*Your objective*
Rewrite the rows from the start of the rows up to and including the line with "1.80 metres", replacing "blurred" with "out-of-focus" and leaving everything else unchanged.
<<<<
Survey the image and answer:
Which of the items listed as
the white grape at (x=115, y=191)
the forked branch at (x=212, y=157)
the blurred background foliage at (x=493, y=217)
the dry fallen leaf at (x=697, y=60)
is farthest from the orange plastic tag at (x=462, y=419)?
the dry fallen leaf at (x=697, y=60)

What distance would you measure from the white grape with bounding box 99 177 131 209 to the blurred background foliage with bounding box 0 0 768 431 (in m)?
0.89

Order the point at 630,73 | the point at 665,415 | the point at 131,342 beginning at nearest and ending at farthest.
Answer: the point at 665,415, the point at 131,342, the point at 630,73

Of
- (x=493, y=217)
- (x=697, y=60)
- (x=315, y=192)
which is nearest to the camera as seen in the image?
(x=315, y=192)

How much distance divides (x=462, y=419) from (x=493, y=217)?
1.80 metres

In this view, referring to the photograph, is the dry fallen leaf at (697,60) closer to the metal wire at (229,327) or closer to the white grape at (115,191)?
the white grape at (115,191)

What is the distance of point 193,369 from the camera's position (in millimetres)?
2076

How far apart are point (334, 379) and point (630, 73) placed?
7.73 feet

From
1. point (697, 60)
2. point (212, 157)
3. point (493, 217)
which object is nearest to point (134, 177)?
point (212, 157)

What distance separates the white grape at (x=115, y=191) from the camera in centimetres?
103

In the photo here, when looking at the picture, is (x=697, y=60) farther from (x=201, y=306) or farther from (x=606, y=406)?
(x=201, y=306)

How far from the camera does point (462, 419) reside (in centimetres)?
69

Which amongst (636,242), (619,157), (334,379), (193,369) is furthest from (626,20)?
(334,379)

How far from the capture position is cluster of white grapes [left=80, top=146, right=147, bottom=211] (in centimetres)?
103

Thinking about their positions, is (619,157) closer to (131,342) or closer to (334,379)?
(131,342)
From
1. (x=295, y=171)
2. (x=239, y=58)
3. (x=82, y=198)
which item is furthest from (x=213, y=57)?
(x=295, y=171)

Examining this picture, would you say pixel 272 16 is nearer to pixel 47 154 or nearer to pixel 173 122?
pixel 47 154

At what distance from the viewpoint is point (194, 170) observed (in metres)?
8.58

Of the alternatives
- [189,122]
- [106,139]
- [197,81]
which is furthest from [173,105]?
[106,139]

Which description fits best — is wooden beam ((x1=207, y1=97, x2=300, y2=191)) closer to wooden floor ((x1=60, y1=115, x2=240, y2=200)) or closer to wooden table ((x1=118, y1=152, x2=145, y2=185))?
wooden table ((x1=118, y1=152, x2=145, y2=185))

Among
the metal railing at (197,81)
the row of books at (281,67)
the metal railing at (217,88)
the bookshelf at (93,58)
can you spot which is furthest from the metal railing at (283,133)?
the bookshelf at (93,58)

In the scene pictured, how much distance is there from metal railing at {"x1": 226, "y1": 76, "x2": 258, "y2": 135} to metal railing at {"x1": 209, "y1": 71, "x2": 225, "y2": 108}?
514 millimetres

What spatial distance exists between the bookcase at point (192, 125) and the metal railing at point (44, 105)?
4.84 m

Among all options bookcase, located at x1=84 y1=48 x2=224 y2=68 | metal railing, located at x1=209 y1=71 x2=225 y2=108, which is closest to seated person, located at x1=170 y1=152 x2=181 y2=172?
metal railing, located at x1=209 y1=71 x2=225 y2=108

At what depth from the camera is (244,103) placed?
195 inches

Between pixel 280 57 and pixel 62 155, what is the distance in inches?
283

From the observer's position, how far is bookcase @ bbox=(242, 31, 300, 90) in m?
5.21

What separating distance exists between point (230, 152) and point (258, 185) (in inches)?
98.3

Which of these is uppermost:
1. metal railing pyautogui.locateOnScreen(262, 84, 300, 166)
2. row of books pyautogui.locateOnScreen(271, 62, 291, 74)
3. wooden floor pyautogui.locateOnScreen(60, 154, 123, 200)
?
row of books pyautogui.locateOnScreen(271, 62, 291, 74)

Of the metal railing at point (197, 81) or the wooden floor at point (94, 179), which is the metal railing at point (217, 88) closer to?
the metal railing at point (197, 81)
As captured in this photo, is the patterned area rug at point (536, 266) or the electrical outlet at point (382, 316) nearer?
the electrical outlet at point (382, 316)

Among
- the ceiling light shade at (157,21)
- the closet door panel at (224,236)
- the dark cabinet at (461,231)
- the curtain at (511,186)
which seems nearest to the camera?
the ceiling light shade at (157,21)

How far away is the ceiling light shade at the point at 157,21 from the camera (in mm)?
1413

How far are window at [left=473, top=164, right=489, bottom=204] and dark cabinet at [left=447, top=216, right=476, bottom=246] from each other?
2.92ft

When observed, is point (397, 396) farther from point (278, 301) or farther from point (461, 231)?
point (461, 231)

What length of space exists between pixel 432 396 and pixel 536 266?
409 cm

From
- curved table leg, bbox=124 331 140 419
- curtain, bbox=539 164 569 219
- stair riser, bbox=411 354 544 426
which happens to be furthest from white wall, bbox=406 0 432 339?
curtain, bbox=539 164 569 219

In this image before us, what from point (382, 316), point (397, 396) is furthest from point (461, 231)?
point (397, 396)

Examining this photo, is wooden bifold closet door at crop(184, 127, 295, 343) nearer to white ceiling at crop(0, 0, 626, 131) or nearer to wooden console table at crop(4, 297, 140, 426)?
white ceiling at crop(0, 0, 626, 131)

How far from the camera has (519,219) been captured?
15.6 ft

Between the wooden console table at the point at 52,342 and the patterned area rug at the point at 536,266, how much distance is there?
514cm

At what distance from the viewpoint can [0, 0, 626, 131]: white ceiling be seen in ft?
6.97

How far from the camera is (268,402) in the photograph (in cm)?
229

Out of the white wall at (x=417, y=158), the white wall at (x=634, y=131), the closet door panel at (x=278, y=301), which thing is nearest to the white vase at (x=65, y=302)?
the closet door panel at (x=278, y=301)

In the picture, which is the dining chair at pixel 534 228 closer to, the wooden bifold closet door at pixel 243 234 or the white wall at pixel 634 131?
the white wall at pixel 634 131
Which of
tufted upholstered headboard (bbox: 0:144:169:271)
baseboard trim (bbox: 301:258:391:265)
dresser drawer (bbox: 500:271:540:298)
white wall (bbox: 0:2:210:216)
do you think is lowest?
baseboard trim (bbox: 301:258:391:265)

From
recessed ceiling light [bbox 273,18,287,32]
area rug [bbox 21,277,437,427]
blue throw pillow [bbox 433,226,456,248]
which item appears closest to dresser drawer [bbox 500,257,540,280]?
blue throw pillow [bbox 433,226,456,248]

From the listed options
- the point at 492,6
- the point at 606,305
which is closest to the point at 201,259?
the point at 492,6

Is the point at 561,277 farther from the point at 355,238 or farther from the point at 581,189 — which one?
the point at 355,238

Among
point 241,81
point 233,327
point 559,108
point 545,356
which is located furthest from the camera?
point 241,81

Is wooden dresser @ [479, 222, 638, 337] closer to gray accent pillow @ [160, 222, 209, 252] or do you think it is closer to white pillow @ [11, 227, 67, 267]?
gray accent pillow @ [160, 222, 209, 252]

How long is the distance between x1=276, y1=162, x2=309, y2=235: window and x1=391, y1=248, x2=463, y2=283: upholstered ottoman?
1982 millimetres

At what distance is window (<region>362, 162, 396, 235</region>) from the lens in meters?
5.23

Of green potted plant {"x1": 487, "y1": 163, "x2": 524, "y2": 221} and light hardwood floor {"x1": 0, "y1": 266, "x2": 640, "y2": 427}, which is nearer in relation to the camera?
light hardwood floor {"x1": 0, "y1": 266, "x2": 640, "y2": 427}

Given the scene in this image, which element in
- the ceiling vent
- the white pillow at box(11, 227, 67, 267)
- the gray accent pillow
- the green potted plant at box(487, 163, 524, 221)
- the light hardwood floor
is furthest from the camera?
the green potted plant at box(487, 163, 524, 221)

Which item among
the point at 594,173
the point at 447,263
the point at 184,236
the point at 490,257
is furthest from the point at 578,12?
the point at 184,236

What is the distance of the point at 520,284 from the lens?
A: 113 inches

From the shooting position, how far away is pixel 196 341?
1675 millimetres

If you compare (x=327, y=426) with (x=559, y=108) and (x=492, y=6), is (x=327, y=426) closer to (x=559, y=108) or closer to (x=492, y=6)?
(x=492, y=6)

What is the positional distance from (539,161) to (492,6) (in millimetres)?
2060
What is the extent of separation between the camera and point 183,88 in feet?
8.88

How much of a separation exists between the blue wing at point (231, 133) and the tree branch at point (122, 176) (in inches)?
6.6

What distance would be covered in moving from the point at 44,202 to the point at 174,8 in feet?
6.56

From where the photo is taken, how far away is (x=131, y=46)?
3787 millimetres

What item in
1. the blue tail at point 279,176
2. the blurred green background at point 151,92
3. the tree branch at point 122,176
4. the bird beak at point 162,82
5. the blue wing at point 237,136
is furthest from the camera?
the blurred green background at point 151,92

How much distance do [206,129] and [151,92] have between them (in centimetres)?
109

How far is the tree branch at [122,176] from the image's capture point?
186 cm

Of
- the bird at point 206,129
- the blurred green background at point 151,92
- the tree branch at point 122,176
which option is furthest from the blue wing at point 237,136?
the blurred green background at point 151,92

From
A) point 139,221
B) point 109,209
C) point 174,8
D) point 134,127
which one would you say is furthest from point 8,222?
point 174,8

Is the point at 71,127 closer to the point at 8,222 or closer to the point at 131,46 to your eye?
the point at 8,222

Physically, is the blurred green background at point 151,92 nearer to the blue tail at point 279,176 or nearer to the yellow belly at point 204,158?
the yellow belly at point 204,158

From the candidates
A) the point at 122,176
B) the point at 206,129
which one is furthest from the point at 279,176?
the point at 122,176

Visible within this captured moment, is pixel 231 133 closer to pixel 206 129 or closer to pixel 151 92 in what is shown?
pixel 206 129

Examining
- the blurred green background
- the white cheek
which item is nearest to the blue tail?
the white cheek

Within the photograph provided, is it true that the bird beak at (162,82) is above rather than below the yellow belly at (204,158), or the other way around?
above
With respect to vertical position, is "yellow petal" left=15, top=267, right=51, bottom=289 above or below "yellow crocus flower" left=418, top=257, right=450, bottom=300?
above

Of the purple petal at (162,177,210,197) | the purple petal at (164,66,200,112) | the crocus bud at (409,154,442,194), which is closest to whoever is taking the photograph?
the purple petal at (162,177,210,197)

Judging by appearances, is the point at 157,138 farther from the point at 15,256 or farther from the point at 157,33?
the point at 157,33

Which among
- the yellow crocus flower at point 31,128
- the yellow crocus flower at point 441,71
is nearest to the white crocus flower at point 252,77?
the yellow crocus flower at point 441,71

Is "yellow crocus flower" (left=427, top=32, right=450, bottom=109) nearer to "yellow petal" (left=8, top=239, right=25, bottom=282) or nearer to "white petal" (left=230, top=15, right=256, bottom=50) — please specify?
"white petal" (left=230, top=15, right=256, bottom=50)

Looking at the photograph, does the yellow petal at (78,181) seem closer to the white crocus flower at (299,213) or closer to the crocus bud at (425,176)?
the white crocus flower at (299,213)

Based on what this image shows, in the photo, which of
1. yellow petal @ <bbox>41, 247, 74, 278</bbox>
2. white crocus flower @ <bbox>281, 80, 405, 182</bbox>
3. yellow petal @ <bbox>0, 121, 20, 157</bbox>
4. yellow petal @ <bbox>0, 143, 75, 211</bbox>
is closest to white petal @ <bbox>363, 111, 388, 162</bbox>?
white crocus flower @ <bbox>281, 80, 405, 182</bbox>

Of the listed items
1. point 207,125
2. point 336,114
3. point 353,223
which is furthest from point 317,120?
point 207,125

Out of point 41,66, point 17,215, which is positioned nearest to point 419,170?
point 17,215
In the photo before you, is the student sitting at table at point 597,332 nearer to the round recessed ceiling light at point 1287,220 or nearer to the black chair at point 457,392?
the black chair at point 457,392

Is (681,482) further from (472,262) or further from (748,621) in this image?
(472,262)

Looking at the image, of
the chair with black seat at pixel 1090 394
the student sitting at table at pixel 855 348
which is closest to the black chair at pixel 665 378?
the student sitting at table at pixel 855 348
>>>>
*Solution to the exercise*
Survey the image and answer:
Which of the items listed as
the white grape at (x=115, y=191)
the forked branch at (x=212, y=157)
the out-of-focus background foliage at (x=493, y=217)
the dry fallen leaf at (x=697, y=60)
is farthest from the orange plastic tag at (x=462, y=419)?
the dry fallen leaf at (x=697, y=60)

What distance would you measure from the white grape with bounding box 99 177 131 209 to the out-of-focus background foliage with bounding box 0 0 768 431 (in m)?
0.89

Order the point at 630,73 | the point at 665,415 | the point at 131,342 beginning at nearest and ending at farthest.
Answer: the point at 665,415, the point at 131,342, the point at 630,73

Of
- (x=493, y=217)
- (x=697, y=60)
- (x=315, y=192)
which is nearest to the camera as seen in the image?
(x=315, y=192)

How much distance divides (x=462, y=419) from (x=493, y=217)?
1.80 metres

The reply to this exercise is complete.